Sengitnya kompetisi pilkada serentak, membawa implikasi pada sengitnya perebutan isu lokal untuk mengukuhkan positioning di benak khalayak. Sayangnya, kebanyakan kandidat kehabisan kreatifitas isu lokal yang mendorong lahirnya personifikasi isu lokal.
Dalam pemilihan gubernur dan wakil gubernur di Kepulauan Riau (Kepri) ada dua calon yang bersaing. Calon urut nomor satu adalah HM Sani-Nurdin Basirun (SANUR) dan calon nomor urut dua adalah pasangan Soerya Respationo- Ansar Ahmad (SAH).
Untuk mengambil hati masyarakat di Kepri, tim kampanye salah satu calon menjadikan isu “putra daerah” sebagai strategi branding image. Terlebih Sani-Nurdin adalah putera daerah Kepri. Sedangkan calon gubernur nomor urut 2, Soerya Respationo adalah keturunan jawa yang sudah menetap di Kepri selama puluhan tahun lamanya.
"Saatnya Putra Daerah Memimpin”. "Demi Marwah Melayu". "Kita Putera Melayu". "Putera Melayu Harus Pimpin Kepri". Begitulah sedikit dari sekian banyak jargon-jargon tim kampanye Sanur yang beredar di dunia maya.
Di tengah upaya peningkatan nilai-nilai demokrasi, pluralisme, kesetaraan dan keterbukaan seperti sekarang ini, isu-isu yang menggiring pada lokalitas dan etnisitas seperti di atas terlihat nyinyir, jadul (jaman dulu) dan tidak efektif.
Jargon-jargon putra daerah dan primordialisme lainnya, memang hanyalah salah satu bentuk propaganda komunikasi politik. Banyak kandidat yang sebelumnya tak pernah berbuat apapun untuk kemajuan daerahnya tiba-tiba menampilkan dirinya dengan penuh kebanggaan sebagai asli putra daerah.
Bahkan, jiwa nasionalisme mereka pun patut dipertanyakan. Seperti halnya calon wakil gubernur Kepri nomor urut satu Nurdin Basirun. Sekalipun beliau adalah putera daerah, dia menikah dengan warga negara Singapura. Apakah ini menjamin jika beliau bisa dikatakan sebagai putera daerah yang berjiwa nasionalisme tinggi?
Menggunakan isu putera daerah dalam sebuah kompetisi politik seperti pilkada sah-sah saja.
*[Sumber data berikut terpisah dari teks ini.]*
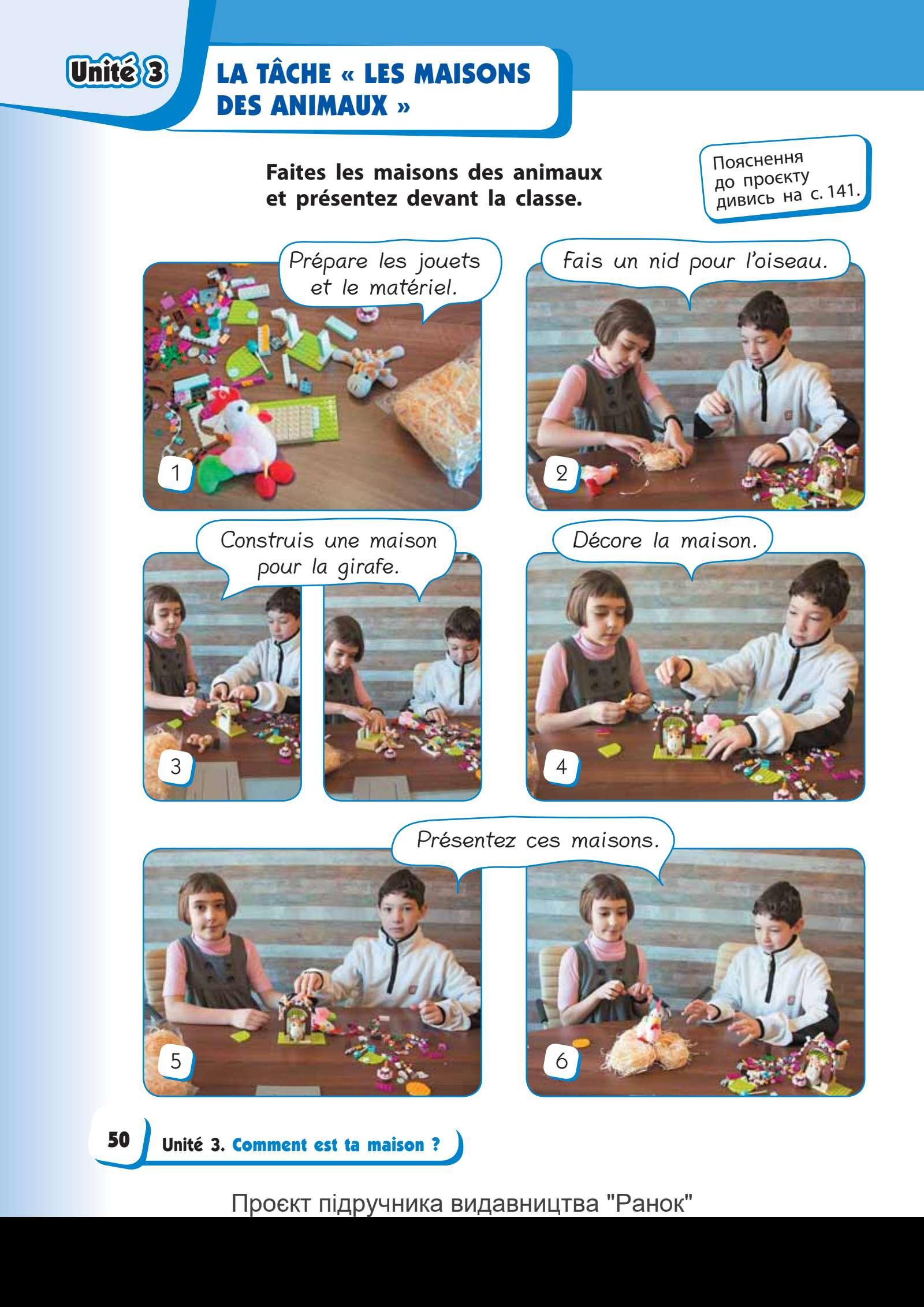 Unité 3

LA TÂCHE « LES MAISONS DES ANIMAUX »

Faites les maisons des animaux et présentez devant la classe.

Пояснення до проєкту дивись на с. 141.

Prépare les jouets et le matériel.

1

Fais un nid pour l'oiseau.

2

Construis une maison pour la girafe.

3

Décore la maison.

4

Présentez ces maisons.

5

6

50 Unité 3. Comment est ta maison ?

Проєкт підручника видавництва "Ранок"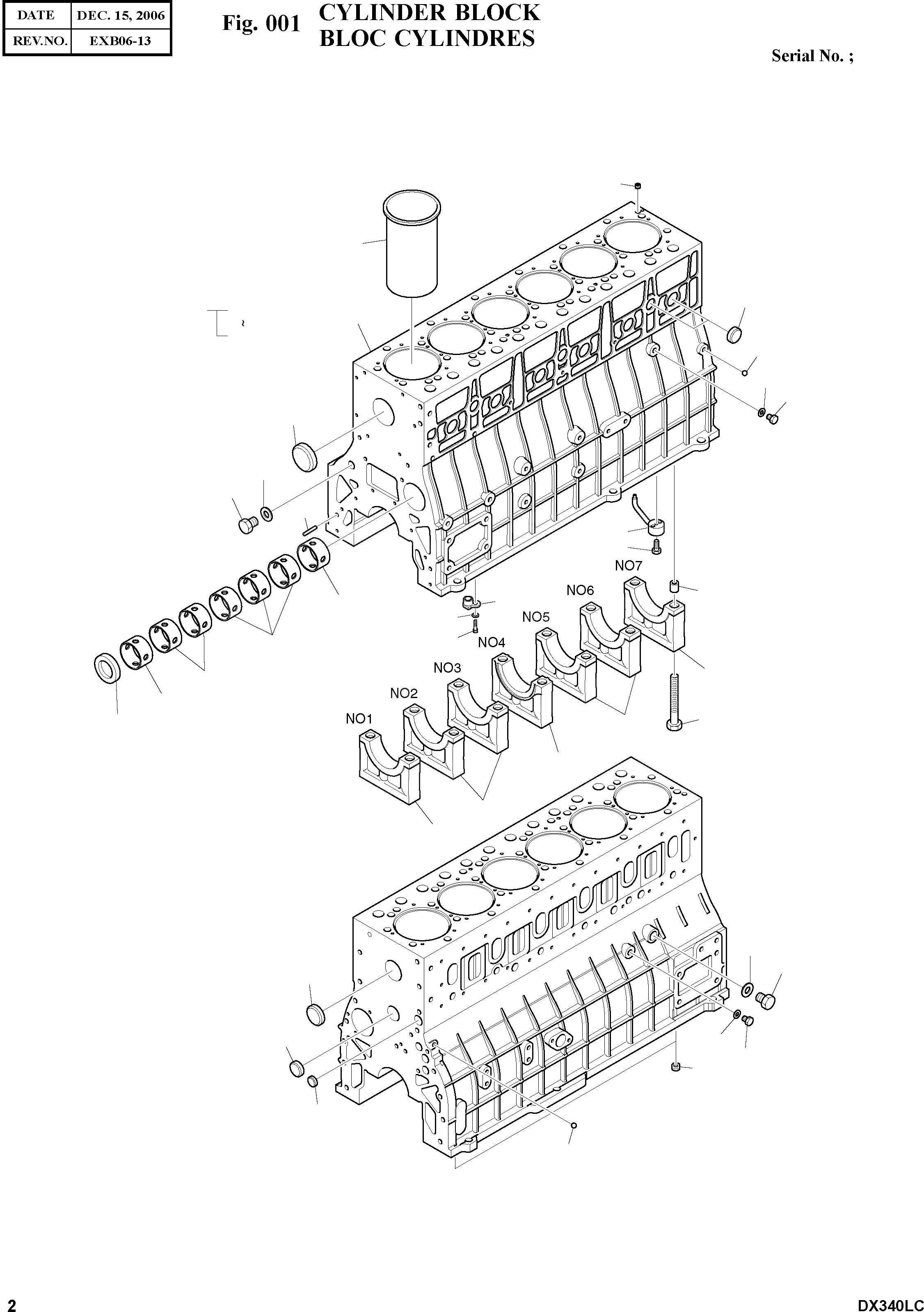 | DATE | DEC. 15, 2006 |
|---|---|
| REV.NO. | EXB06-13 |

Fig. 001 CYLINDER BLOCK
BLOC CYLINDRES

Serial No. ;

NO7
NO6
NO5
NO4
NO3
NO2
NO1

2

DX340LC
Namun begitu propaganda politik yang bersifat primordial dan narsis akan menciptakan relasi komunikasi yang tidak fair antara kandidat.
Jika 'putera pendatang' (Mas Soerya Respationo) yang menang dalam Pilkada dan jadi gubernur di Kepri, pasti bertujuan membangun Kepri menjadi lebih baik. Jika memang putera pendatang bisa membangun dan mensejahterakan masyarakat Kepri, kenapa kita tidak memilih dan mendukung dia???
Dalam konteks tertentu, isu putera daerah harus menjadi pemimpin di wilayahnya bisa dikatakan sebagai kekerasan simbolik dan kekerasan semiotik. Bahayanya adalah jika pola komunikasi yang diwarnai kekerasan semiotik ini ditelan mentah-menatah oleh khalayak, maka kekerasan dan anarkhisme horisontal sangat mungkin terjadi.
Saat ini masyarakat sudah pandai memilih dalam melihat sosok yang dikehendaki untuk pemimpinya, yakni tidak lagi berorentasi putra daerah atau tidak putra daerah. Namun sosok yang diperlukan saat ini adalah sosok yang mampu dan telah memberikan bukti, bukan hanya sebatas pencitraan. Pemimpin yang sejati harus merakyat bukan selalu memposisikan dirinya sebagai pemimpin yang selalu memerintah.